Maybe This Christmas
Page 17
The honey made her guilt worse. “I’m so sorry, Josh. I don’t know what I was thinking. And now you’re going to go into the store and everyone will be asking you and—oh, you know what they’re like. They gossip. I’m going to call her in a minute and tell her it was a lie. I’ll tell her she has to back off.”
“Don’t call her. I have a better idea.”
She forced herself to look at him, expecting anger and seeing amusement. “You do?”
“Yeah, we go on that date.”
“We can’t. Josh, there will be gossip.”
“I handle drunks, car thieves and even the occasional armed robber. I think I can handle gossip.”
“I can’t let you do that. I wish I’d never said it. I should have been assertive and told her my love life was my business, but the wrong thing came out of my mouth. I wanted to stop her.”
“Then let’s stop her. When is this date of ours?”
Her face was as hot as a fire pit. “I told her Tuesday.”
Josh considered. “It will take a bit of juggling, but I guess I can do Tuesday. I have a meeting with the mountain rescue team at six to talk about the winter season, but I’ll be through by seven-thirty.”
A skilled rock and ice climber, Josh was a training officer for the Snow Crystal Mountain Rescue Team.
“Are you sure?” She couldn’t shake the embarrassment. “I’ll pay. And I’ll meet you somewhere.”
“No.” He was thoughtful. “I’ll pick you up from Tyler’s place. Eight o’clock suit you? We need to go somewhere public so that news of our date will be spread around the local population. That will keep your mother happy for a while and keep her off your back. And now I have to go. I’m late for a planning meeting about the next snowfall heading our way.”
“You don’t have time for this.”
“It’s the usual drill. We’ll suspend parking, pre-treat the roads and keep the plows running through the storm. Whatever the weather brings, we still have to eat.” Josh was calm. “I’ll book somewhere in town.”
“It’s not fair to you.”
“It’s dinner, that’s all,” he said mildly. “Two friends sharing food and talking. It doesn’t have to be more complicated than that.”
“Doesn’t it? What happens afterward?”
“We’ll work that out when we get to the end of dinner. We can either have dinner again, or we can publicly declare we’re not suited. You can say you have an aversion to dating a cop. I don’t know—we’ll think of something.”
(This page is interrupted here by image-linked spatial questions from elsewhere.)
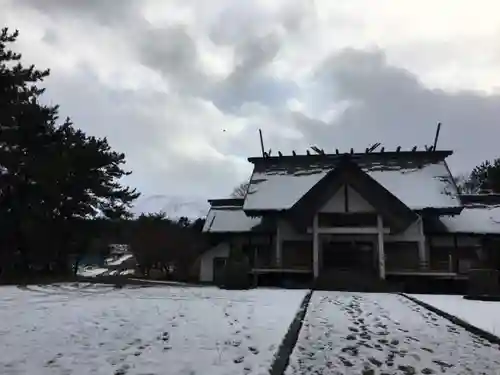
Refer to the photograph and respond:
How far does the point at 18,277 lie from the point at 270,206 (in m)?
11.0

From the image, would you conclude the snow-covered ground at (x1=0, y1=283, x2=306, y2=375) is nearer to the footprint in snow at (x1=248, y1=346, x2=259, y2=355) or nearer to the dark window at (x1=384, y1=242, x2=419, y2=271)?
the footprint in snow at (x1=248, y1=346, x2=259, y2=355)

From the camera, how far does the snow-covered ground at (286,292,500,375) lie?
17.0 ft

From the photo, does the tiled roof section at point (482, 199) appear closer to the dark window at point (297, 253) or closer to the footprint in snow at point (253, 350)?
the dark window at point (297, 253)

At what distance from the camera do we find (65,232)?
22.5m

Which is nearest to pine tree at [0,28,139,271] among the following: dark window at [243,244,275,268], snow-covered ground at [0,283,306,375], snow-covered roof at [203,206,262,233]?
snow-covered roof at [203,206,262,233]

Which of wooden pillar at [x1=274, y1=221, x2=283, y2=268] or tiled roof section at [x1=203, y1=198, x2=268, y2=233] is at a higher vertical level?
tiled roof section at [x1=203, y1=198, x2=268, y2=233]

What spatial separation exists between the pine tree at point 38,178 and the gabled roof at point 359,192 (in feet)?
32.6

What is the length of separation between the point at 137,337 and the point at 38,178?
16.4m

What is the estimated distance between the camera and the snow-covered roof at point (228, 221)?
2444 centimetres

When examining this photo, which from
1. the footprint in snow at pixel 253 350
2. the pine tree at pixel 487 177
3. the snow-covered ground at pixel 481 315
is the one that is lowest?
the footprint in snow at pixel 253 350

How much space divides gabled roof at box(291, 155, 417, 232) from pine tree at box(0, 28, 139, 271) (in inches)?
391

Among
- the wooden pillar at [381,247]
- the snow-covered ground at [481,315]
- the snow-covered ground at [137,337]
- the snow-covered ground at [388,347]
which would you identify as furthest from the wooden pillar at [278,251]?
the snow-covered ground at [388,347]

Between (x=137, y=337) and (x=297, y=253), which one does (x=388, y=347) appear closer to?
(x=137, y=337)

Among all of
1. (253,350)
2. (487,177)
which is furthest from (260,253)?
(487,177)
“I feel like I’m using you.”
“You’re not. You’ve been honest with me.” He hesitated. “Maybe I’m out of line saying this, especially as I think you know the way I feel about you, but we’ve known each other a long time, and I don’t want to see you hurt. In this case I think you should listen to your mom. Tyler isn’t the settling-down type. Having his daughter living with him isn’t going to change that.”
It was the first time he’d put his feelings into words, and hearing it was somehow worse than suspecting. “Josh—” It was agony to think he might be hurting as she was hurting. “We’ve been friends a long time and—you’ve never said anything and—” she breathed “—and I have no idea what to say.”
“You don’t have to say anything. My feelings, my problem.”
He was trying to make it easy for her, but it didn’t feel easy. Probably because she was in the same situation. Everything he was feeling, she was feeling, but for a different person.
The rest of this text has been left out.